■ Collected data
··········
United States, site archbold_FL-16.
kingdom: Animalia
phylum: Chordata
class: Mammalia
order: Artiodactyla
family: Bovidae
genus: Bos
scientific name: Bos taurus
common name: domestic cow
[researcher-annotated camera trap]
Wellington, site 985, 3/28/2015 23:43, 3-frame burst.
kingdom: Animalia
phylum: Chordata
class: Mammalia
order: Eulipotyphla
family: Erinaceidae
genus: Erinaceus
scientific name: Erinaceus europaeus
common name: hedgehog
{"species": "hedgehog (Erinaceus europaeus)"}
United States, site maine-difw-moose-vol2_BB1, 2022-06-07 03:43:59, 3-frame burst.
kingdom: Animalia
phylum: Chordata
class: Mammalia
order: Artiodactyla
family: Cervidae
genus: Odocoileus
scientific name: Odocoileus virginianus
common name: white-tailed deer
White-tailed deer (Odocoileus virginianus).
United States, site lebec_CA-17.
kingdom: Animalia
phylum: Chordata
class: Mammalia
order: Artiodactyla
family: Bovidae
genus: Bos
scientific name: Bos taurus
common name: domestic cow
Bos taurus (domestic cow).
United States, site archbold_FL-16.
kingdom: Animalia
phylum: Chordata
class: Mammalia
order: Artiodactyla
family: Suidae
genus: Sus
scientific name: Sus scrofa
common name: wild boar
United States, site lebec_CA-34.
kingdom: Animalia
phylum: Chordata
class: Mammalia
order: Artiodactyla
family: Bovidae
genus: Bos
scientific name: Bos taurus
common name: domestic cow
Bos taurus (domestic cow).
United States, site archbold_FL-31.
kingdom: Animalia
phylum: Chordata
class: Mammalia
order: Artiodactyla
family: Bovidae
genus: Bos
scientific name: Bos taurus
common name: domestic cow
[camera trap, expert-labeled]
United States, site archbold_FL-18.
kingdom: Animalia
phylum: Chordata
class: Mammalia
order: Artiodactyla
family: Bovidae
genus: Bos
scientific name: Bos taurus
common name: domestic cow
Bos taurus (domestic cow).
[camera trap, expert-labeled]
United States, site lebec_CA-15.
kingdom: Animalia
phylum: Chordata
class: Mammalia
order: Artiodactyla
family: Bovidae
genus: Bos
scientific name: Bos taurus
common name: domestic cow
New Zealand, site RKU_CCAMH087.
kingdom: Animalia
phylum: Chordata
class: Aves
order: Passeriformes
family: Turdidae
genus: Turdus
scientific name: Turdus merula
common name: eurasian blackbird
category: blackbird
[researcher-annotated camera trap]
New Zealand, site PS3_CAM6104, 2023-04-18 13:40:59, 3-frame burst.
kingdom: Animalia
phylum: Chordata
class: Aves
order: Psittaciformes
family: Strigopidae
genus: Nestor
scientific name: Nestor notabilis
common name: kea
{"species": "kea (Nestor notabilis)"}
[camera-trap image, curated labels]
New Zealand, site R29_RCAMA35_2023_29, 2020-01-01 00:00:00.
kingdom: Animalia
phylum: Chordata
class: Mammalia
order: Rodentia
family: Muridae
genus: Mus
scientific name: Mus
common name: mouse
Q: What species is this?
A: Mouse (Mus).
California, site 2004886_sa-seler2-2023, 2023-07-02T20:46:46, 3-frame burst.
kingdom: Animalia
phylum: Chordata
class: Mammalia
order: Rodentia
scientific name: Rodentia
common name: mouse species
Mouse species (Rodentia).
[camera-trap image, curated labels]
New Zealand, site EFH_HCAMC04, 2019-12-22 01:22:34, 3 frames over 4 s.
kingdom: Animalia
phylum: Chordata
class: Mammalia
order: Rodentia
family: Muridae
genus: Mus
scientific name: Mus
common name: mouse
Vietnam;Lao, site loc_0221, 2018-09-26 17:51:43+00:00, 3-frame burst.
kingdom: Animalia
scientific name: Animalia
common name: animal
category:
··········
■ Work task
When a line in the data above contains the string "burst", copy that line.

■ Output
Wellington, site 985, 3/28/2015 23:43, 3-frame burst.
United States, site maine-difw-moose-vol2_BB1, 2022-06-07 03:43:59, 3-frame burst.
New Zealand, site PS3_CAM6104, 2023-04-18 13:40:59, 3-frame burst.
California, site 2004886_sa-seler2-2023, 2023-07-02T20:46:46, 3-frame burst.
Vietnam;Lao, site loc_0221, 2018-09-26 17:51:43+00:00, 3-frame burst.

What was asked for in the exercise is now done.